External parties - such as suppliers

Having properly adapted to and created an efficient GDPR environment, you really don’t want to invite your suppliers to ruin your party and reputation.

There are many pitfalls to avoid, but the top three are:

  1. Allocation of Controller/Processor (not) being done on a Processing Activity level (what this means is that each party are usually Controller for one processig activity and Processor for another – the roles are always decided per processing activity and never on a “per company” level and always based on factual circumstances rather than what is simply stated.) Making an error here is in breach of both not having the formally required documentation in place and in misleading the data subjects (very bad).
  2. Not matching the contents of the contract to your actions. If the contract states that one party is the Processor for a processing activity and end up deciding when to delete the data, or to use it for product development, or anything really, they will be a de facto Controller and unlawfully so. And vice versa.
  3. Using a template (even a good one) without adapting it to the processing (e.g., stating that “suitable safeguards must be in place” without specifying in what way or on what level, or that “the Processor will help with data breach reporting” without regulating who bears this cost or indeed how fast this shall be done and in what manner (very bad, since the Controller only has 72 hours to get this done)).
Company Group processing and sharing of personal data

Companies within a Company Group often share personal data and there is usually no problem with this. The important thing to document and govern is which Company (or Companies, jointly) decides what the personal data is used for and how long.

The formal requirements for sharing personal data applies the same to companies within a Company Group, both in terms of contracts (“DPA”s and Data Sharing Agreements) and in transparency requirements. A Company Group Privacy Policy will be a good cornerstone (and if done properly fulfil the requirements of a Data Sharing Agreement where needed).
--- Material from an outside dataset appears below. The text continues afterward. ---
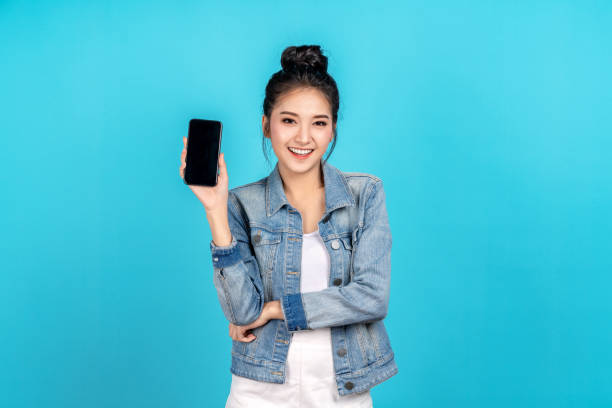 Happy asian woman feeling happiness and standing hold smartphone on blue background. Cute asia girl smiling wearing casual jeans shirt and connect internet shopping online and present stock photo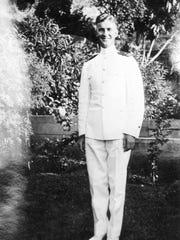 The Rev. Aloysius Schmitt is pictured in his Navy uniform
4. Educate your team – considering the human factor

Even the best laid plan and documentation can be wasted if your colleagues are in the dark. Even before your work is done, book a training session for the management team, key personnel and eventually the rest of the staff (at the very least customer-facing staff), to inform of:

  1. The basic (data subject) rights and (company) obligations following GDPR
  2. Present (and where to find) supporting documentation and inform of where and how to escalate questions internally
  3. That all new systems processing personal data must be signed off by the privacy function/team.
  4. … and answer questions.


One way to make sure the very basics of using personal data are obvious to everyone in your organization is to buy a company licence to our GDPR e-learning.

5. Keep up to date and reactive

“Are we there yet” is not the question to ask, although we feel you…

GDPR allows for a risk-based approach to “never ending compliance”, where of course you cannot claim that one thing was completely overlooked (and still postponed years after GDPR came into effect) for the benefit of another, but at least you are not supposed to do everything at once. Important to remember is that the “risk” is the risk to the data subject, and not to your company – although with a healthy customer/employee/etc relationship they often go quite hand in hand.